Transhumanisme

Pour un humain à l’ancienne, chaque « augmentation » sera perçue comme une excroissance, comme une déformation de son être. Pour un humain dispersé en une pluralité de fonctions il n’y a pas d’être à déformer, et chaque augmentation, en tant qu’elle accroît une capacité ou en ajoute une nouvelle, apparaîtra comme souhaitable.

Qu’est-ce que le transhumanisme tel qu’il se présente à nous ? Rien d’autre que le prolongement d’une logique de découpage de la vie en fonctions, chacune susceptible d’être appareillée, « augmentée » par implémentation du dispositif adéquat. On ne peut même exclure que l’évolution de l’environnement social rende de tels dispositifs nécessaires, et que des prothèses incorporées deviennent aussi indispensables à la vie en société que le sont devenues en très peu de temps ces prothèses encore détachables que sont la carte de crédit ou le téléphone portable.

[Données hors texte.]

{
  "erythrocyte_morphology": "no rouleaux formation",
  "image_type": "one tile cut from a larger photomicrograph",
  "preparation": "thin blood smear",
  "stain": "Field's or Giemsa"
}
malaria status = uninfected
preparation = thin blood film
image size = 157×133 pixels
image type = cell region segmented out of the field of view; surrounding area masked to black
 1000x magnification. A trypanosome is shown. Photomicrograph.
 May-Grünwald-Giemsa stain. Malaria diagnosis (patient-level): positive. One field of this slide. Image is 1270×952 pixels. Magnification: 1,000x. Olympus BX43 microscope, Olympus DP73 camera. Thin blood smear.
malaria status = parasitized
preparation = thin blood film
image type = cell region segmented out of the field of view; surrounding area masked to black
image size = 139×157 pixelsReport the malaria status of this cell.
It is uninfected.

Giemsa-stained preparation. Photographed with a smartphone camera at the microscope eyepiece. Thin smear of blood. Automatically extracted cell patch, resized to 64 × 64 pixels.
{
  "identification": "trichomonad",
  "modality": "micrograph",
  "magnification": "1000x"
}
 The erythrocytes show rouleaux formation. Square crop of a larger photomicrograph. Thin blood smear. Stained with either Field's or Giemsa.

Ce qui est proposé à l’individu comme une possibilité supplémentaire, propre à lui faciliter la vie, pourrait rapidement se révéler une obligation, sous peine de bannissement du monde commun. En témoigne la part grandissante, « contrainte », de la technologie dans le « budget des ménages », au détriment de l’alimentation qui s’ajuste à la baisse : le branchement au réseau se fait plus vital que la nourriture elle-même. Le transhumanisme ne cesse d’en appeler à l’imaginaire de la souveraineté individuelle, mais ne laisse présager qu’une radicalisation de l’aliénation. Il promet d’étendre les pouvoirs de l’individu mais, en réalité, il est porteur d’une exigence d’adaptation à un environnement technologique si hégémonique qu’il ne respecte même plus l’intégrité corporelle.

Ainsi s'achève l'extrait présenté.